Q. WHAT IF I DO NOTHING?
A. When a New York resident dies with no plan for distributing assets at death, the person dies intestate. This means the court appoints an administrator to administer the assets and state law determines how the assets are distributed. What this means is that New York law ultimately decides who will get your assets and in what proportion, whether or not it is consistent with what you would have wanted.
Q. I OWN ASSETS JOINTLY WITH OTHER FAMILY MEMBERS. IS THIS OKAY?
A. Assets held by an individual in joint accounts or “in trust for” accounts, pass directly to the joint owner or beneficiary by operation of law. Assets with named beneficiaries such as insurance policies or retirement benefits are also left to the named beneficiary. To effectuate the direct transfer, varying paperwork such as a death certificate may be required.
In some instances, inheritances by operation of law can be very convenient.
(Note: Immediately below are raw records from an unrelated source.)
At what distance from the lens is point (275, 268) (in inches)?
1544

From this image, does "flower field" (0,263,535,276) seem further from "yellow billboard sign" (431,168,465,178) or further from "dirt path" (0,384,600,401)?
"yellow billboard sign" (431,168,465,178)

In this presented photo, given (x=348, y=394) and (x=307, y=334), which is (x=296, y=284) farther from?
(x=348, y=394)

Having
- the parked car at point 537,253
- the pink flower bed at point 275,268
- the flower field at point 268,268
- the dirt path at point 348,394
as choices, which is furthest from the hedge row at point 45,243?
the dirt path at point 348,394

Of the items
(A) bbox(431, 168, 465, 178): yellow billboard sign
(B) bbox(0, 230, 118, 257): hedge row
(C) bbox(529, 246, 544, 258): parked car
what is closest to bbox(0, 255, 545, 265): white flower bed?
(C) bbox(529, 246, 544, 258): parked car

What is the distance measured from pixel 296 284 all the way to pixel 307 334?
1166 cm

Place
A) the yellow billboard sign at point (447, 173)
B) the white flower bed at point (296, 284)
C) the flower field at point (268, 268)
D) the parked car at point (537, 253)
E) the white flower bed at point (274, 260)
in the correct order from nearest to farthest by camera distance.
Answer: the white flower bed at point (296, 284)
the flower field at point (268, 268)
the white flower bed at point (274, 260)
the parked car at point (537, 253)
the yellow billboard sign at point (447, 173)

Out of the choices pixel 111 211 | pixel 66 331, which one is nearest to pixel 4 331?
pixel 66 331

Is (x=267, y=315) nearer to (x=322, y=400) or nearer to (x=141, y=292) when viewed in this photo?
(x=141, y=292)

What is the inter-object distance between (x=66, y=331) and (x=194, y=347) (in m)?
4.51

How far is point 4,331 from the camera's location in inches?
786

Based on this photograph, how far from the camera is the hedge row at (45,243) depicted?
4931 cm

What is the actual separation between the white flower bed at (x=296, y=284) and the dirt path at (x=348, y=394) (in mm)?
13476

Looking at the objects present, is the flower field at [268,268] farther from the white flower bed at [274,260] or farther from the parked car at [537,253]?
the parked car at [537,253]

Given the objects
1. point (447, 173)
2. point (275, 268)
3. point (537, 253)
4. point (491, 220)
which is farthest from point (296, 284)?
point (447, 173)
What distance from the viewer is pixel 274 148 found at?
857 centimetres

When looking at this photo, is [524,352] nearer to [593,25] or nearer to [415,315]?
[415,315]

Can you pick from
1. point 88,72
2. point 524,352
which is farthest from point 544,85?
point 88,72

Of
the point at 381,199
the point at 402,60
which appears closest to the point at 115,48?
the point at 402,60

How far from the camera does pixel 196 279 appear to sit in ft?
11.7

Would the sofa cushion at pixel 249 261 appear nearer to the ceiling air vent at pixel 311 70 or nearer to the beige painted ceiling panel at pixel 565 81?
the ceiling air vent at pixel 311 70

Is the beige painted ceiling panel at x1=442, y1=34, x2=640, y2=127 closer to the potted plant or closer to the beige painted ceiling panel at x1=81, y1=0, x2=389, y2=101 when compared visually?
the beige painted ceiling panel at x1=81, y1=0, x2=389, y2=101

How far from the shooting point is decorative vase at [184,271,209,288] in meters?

However, this method of transferring assets to heirs does not allow for special planning such as tax reduction or trusts for grandchildren or other heirs. Also assets held jointly may result in unintended inheritances.
Q. WHAT IS A LAST WILL AND TESTAMENT?
A. A last will and testament (“Will”) is a document that directs who is to inherit estate assets and in what proportion. A Will also designates the executor who is responsible for administering the estate. Considerable planning can be accomplished with a Will. For example, a Will can include tax saving trusts and trusts for the protection of disabled loved ones or those who have difficulty managing assets.
To be effective, New York law requires that a Will be submitted for probate. This is the process by which the Court validates the Will and authorizes the executor to act on behalf of the estate. Following probate, the executor proceeds with identifying, gathering and valuing the assets, paying all creditors, filing the appropriate tax returns and distributing assets according to the directions set forth in the Will.
Q. I’VE HEARD A LOT ABOUT TRUSTS. WHAT CAN THEY DO FOR ME?
A. A trust is an agreement that can provide for the management and distribution of assets during life and/or after death. Assets owned by the creator of the trust are transferred over to the trust. Trustees are appointed by the trust’s creator to manage the assets according to the directions given in the trust agreement. A trust agreement designates who will use the trust assets during the life of the creator and who will inherit the assets owned by the trust at the death of the creator or at some other specified time.
Trusts created during the lifetime of the creator do not require court involvement in the form of probate because the trustees are given the legal authority to act when the trust document is executed. Testamentary trusts are trust agreements that are part of a Will and do require that the court appoint the Trustee. The Trustee, like the Executor, must value the assets, pay creditors, file required tax returns and see to the proper distribution of assets.
Q. ARE THERE DIFFERENT TYPES OF TRUSTS?
A. There are many types of trusts, each suitable for a different purpose. Some of the most commonly used trusts are the revocable living trust, irrevocable Medicaid trust, supplemental needs trust, irrevocable life insurance trust, credit shelter or bypass trust, qualified personal residence trust, charitable remainder or annuity trust and spendthrift trust. Certain of these trusts are created during life and stand alone. Others are testamentary trusts and are created within a Will. Testamentary trusts don’t take effect until death. Trusts are complicated and must be tailored for each individual situation. A consultation with a knowledgeable attorney will help you to explore your options.